• [Listed records]
┄┄┄┄┄┄┄┄┄┄
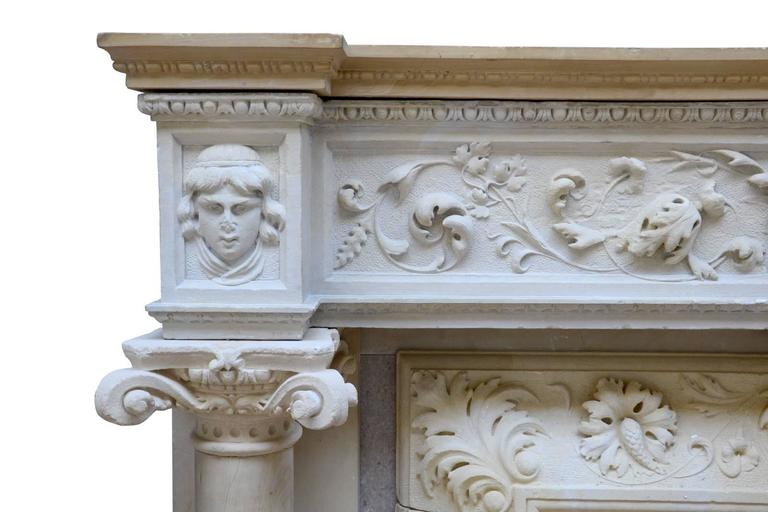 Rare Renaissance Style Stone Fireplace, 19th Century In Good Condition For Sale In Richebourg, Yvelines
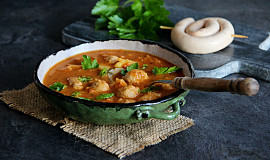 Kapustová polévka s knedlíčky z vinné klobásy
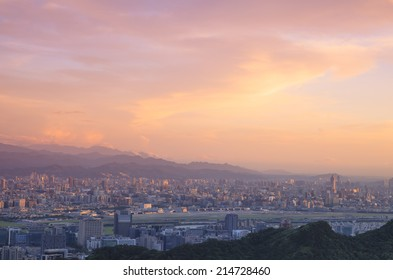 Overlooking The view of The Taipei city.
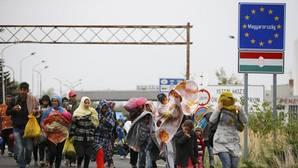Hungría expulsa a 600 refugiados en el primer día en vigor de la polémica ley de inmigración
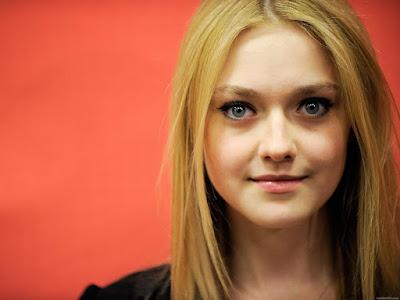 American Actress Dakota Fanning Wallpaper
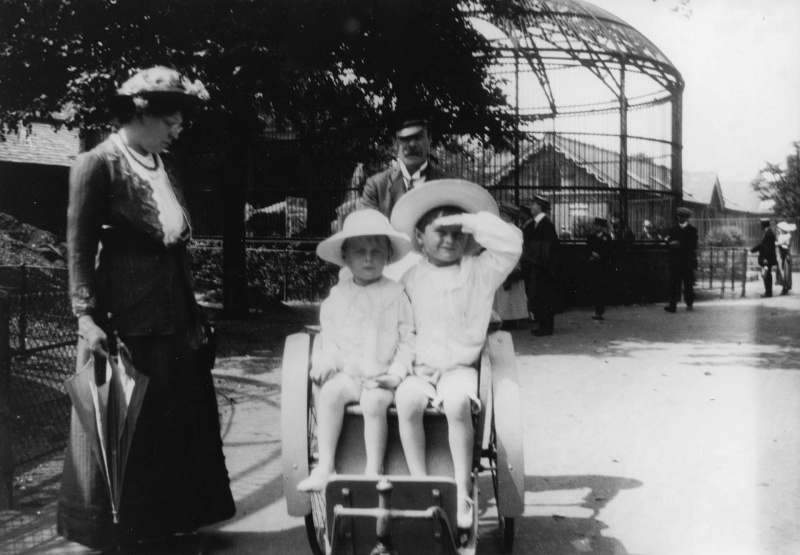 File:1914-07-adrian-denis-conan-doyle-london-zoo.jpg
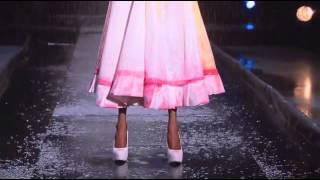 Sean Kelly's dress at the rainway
┄┄┄┄┄┄┄┄┄┄
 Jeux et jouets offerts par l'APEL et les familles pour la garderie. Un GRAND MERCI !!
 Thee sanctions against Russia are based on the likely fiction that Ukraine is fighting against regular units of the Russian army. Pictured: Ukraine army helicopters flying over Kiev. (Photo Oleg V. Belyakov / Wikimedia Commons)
┄┄┄┄┄┄┄┄┄┄
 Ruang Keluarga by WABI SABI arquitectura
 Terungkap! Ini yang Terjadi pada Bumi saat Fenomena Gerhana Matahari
┄┄┄┄┄┄┄┄┄┄
• [What you will do]
The lines above from the line with "American Actress Dakota Fanning Wallpaper" through the line with "Sean Kelly's dress at the rainway" are to be given again word for word, with no pictures among them.

• [Expected output]
 American Actress Dakota Fanning Wallpaper
 File:1914-07-adrian-denis-conan-doyle-london-zoo.jpg
 Sean Kelly's dress at the rainway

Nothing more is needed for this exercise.